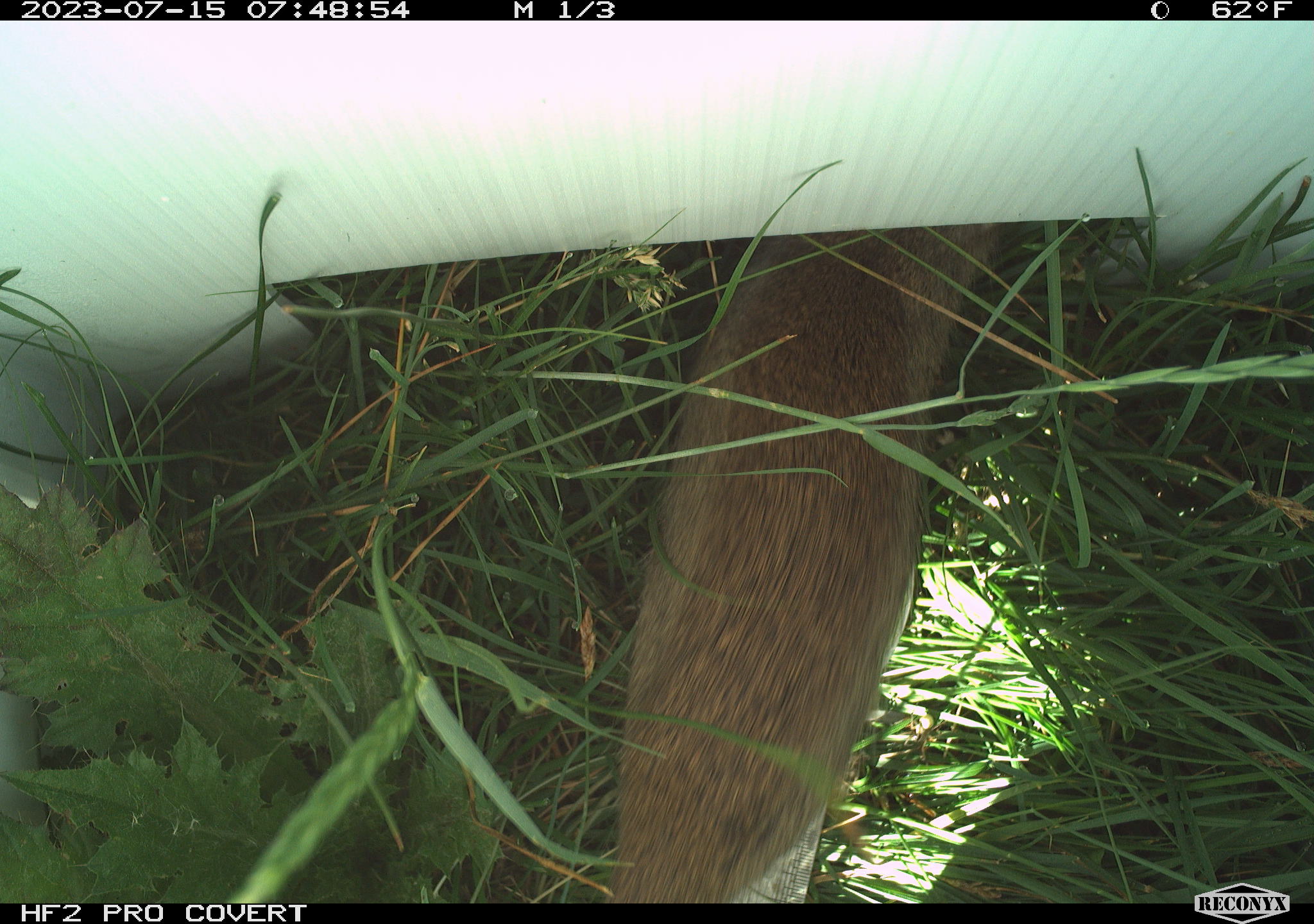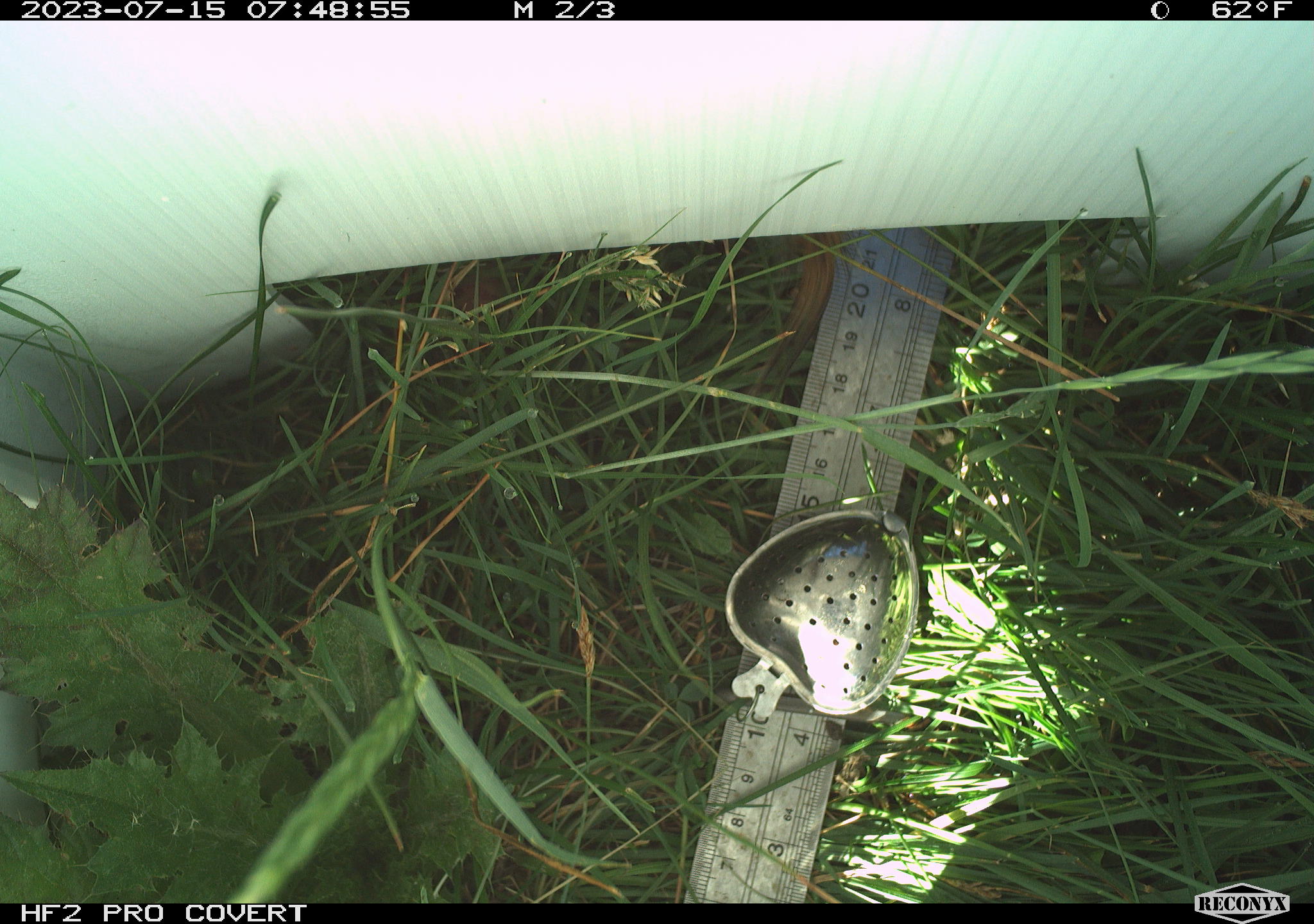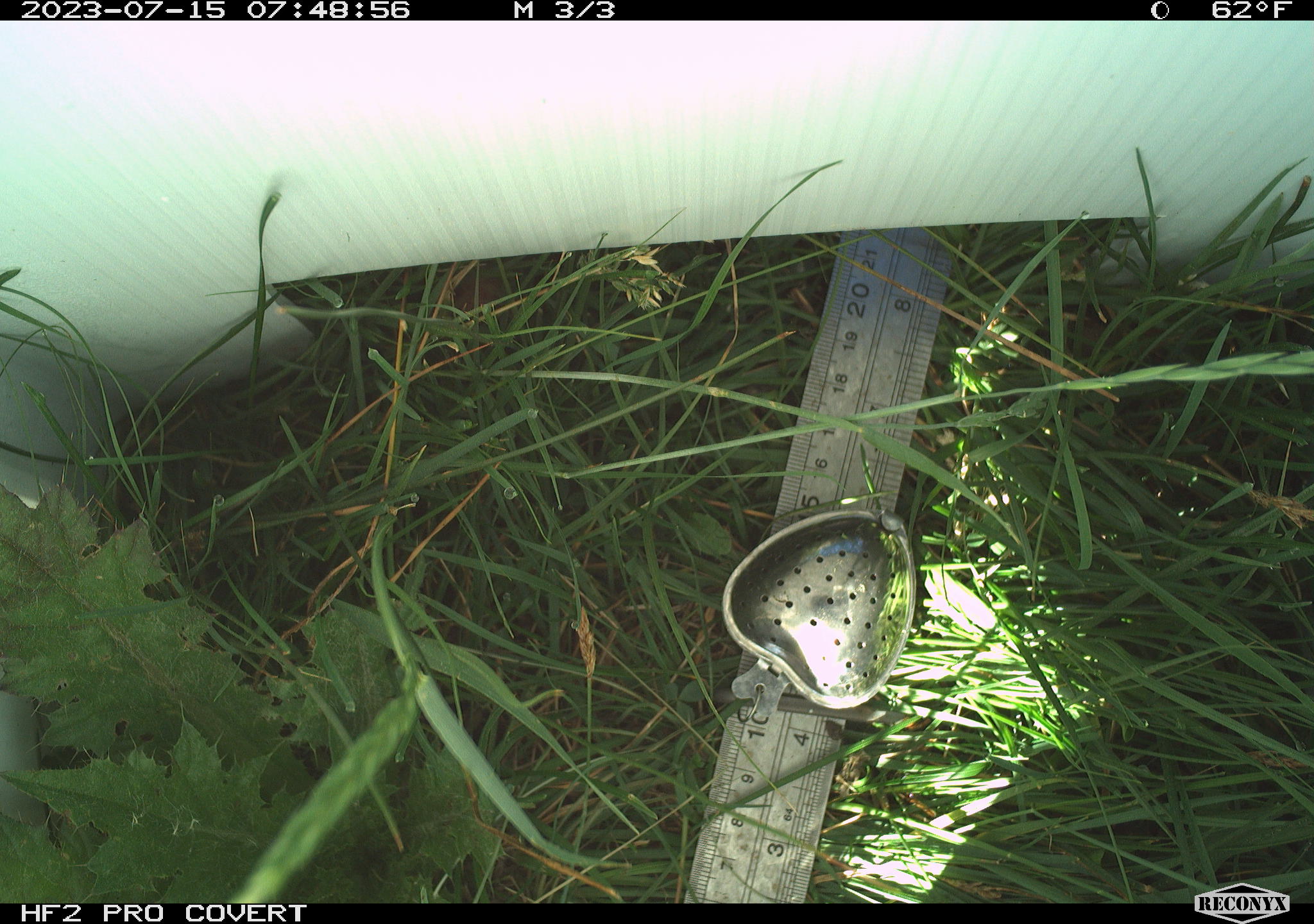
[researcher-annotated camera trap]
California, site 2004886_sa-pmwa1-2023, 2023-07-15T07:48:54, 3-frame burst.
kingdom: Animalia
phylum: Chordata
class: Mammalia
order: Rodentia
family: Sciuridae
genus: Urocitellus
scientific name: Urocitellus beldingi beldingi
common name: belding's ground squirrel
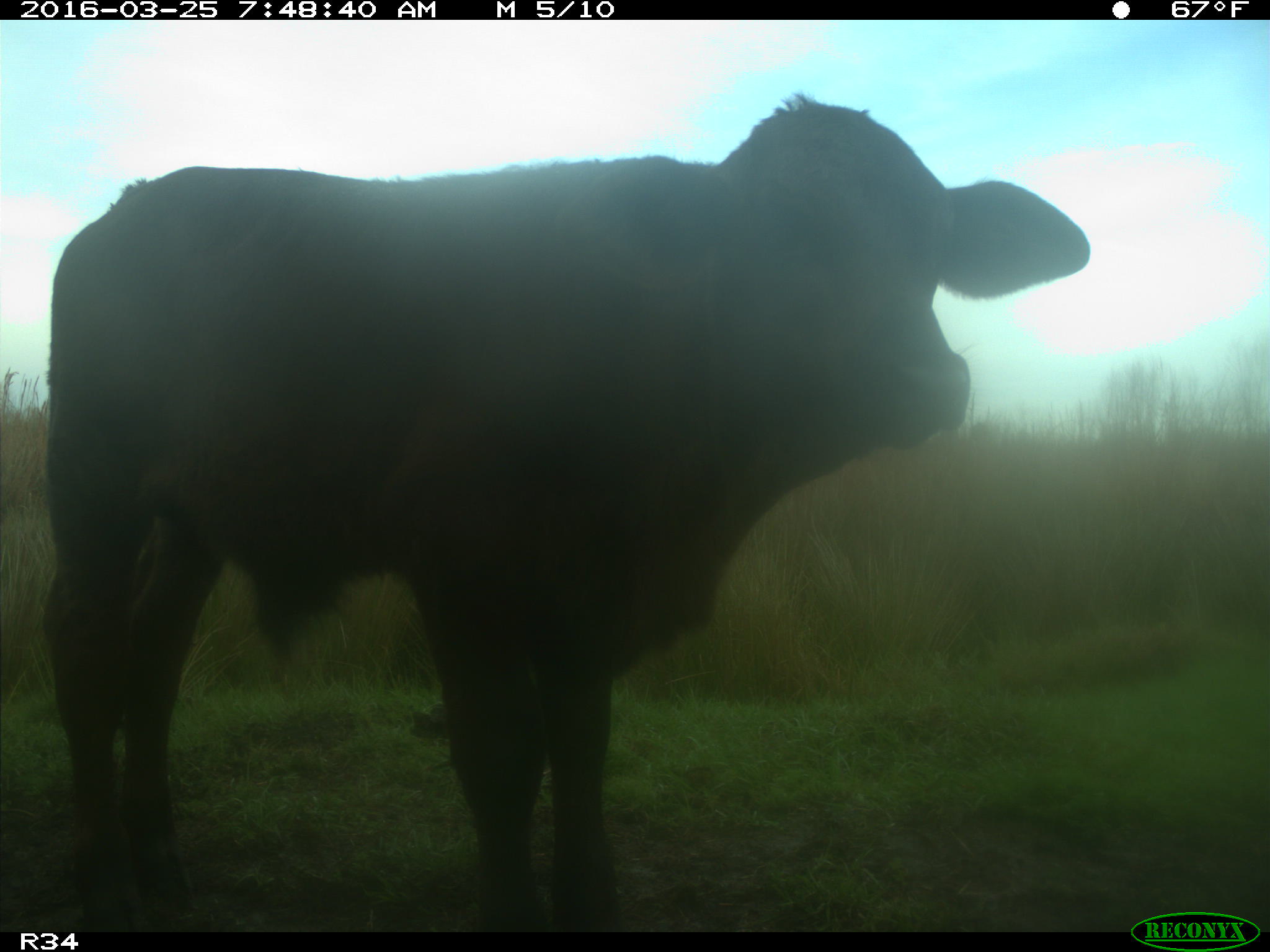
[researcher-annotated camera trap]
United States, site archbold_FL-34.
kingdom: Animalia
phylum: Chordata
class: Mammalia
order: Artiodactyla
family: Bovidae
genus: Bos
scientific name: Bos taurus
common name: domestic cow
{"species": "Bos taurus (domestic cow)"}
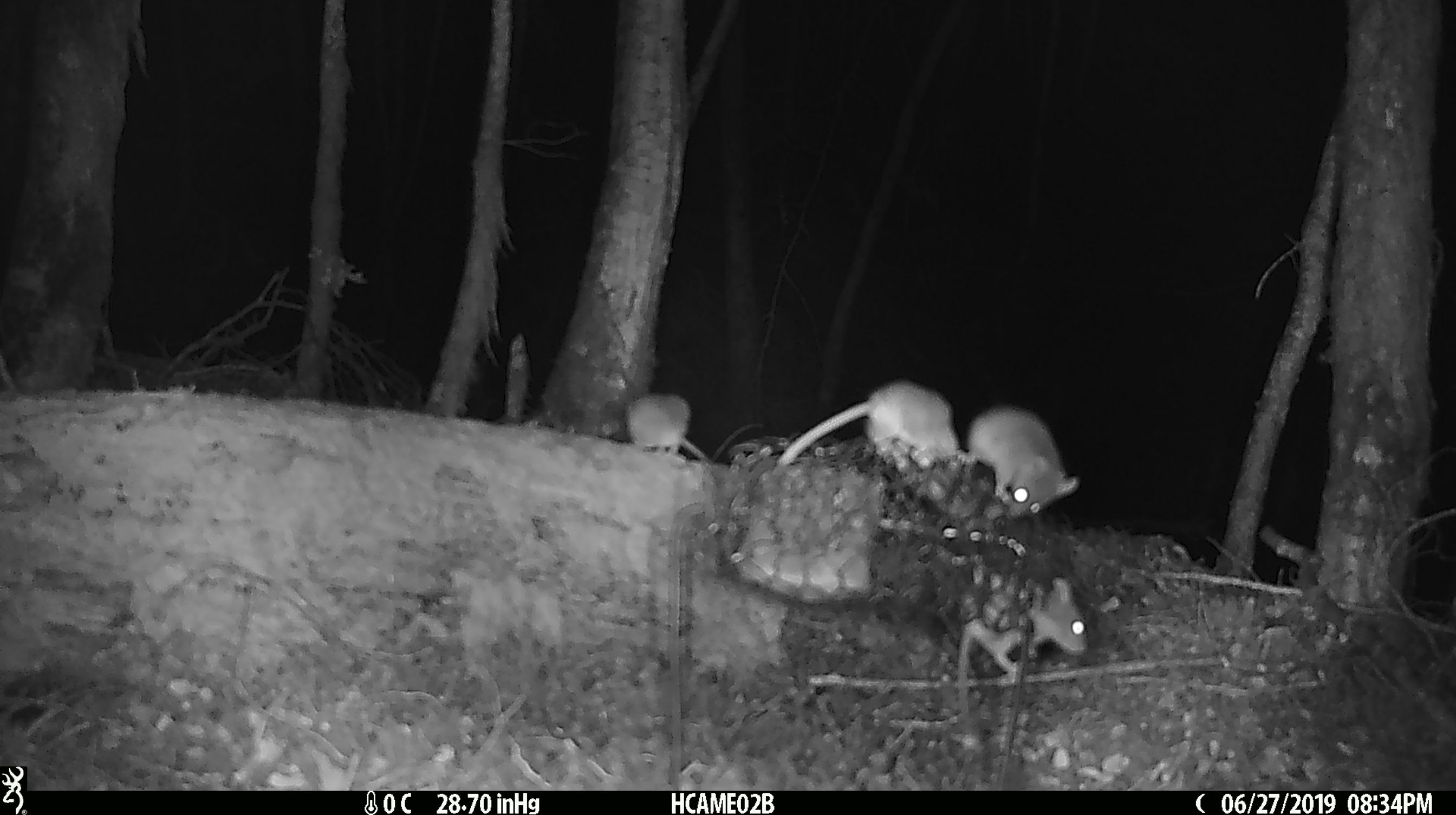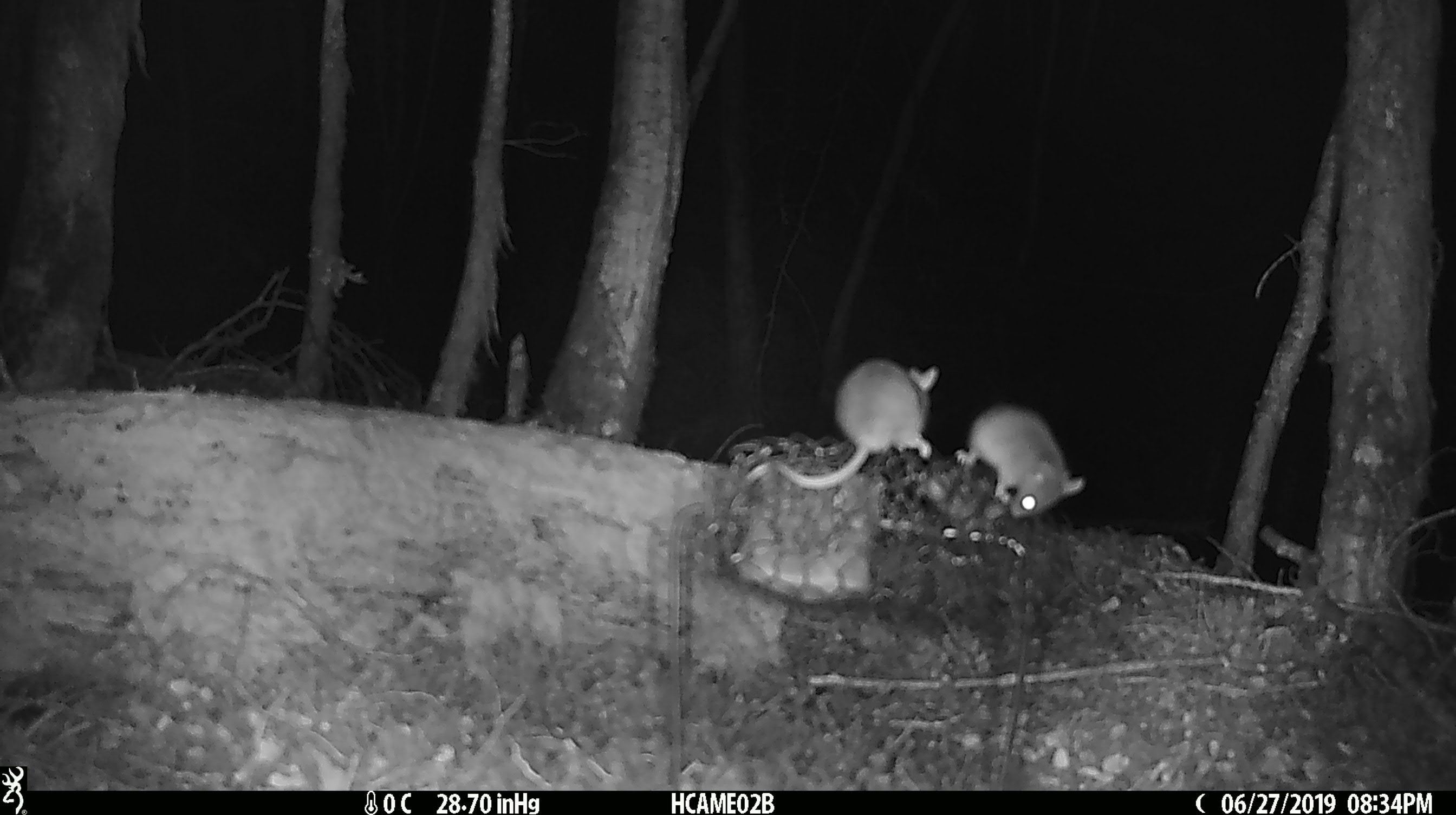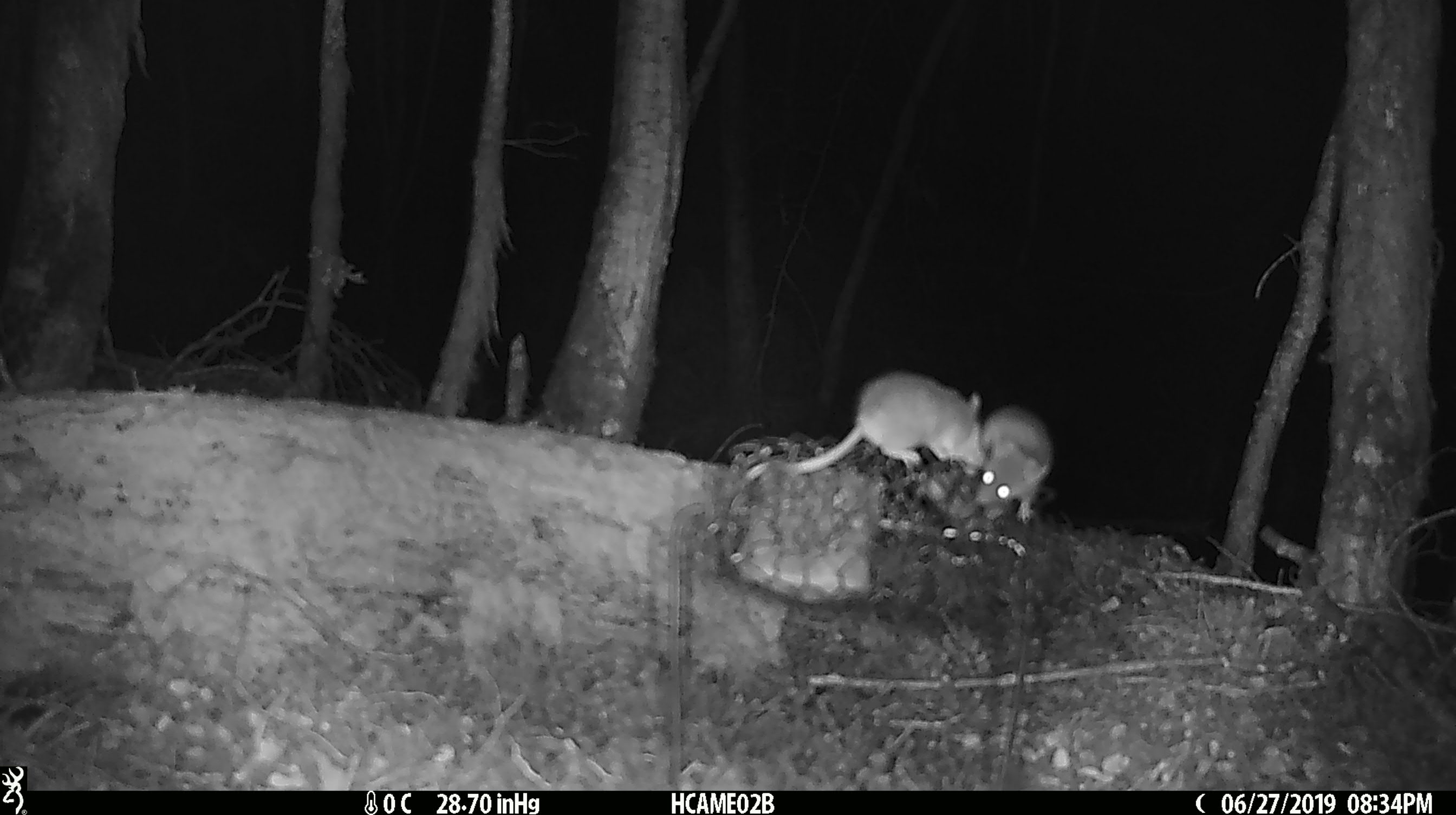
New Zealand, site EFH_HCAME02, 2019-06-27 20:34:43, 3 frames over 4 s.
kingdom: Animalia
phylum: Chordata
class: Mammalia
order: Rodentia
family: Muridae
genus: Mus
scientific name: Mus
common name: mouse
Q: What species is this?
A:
☆ ☆ ☆ ☆ ☆
**GOAL OF THE EXERCISE**
Your answer must be an exact copy of the listing, with every picture omitted.

**EXERCISE OUTPUT**
[researcher-annotated camera trap]
California, site 2004886_sa-pmwa1-2023, 2023-07-15T07:48:54, 3-frame burst.
kingdom: Animalia
phylum: Chordata
class: Mammalia
order: Rodentia
family: Sciuridae
genus: Urocitellus
scientific name: Urocitellus beldingi beldingi
common name: belding's ground squirrel
[researcher-annotated camera trap]
United States, site archbold_FL-34.
kingdom: Animalia
phylum: Chordata
class: Mammalia
order: Artiodactyla
family: Bovidae
genus: Bos
scientific name: Bos taurus
common name: domestic cow
{"species": "Bos taurus (domestic cow)"}
New Zealand, site EFH_HCAME02, 2019-06-27 20:34:43, 3 frames over 4 s.
kingdom: Animalia
phylum: Chordata
class: Mammalia
order: Rodentia
family: Muridae
genus: Mus
scientific name: Mus
common name: mouse
Q: What species is this?
A:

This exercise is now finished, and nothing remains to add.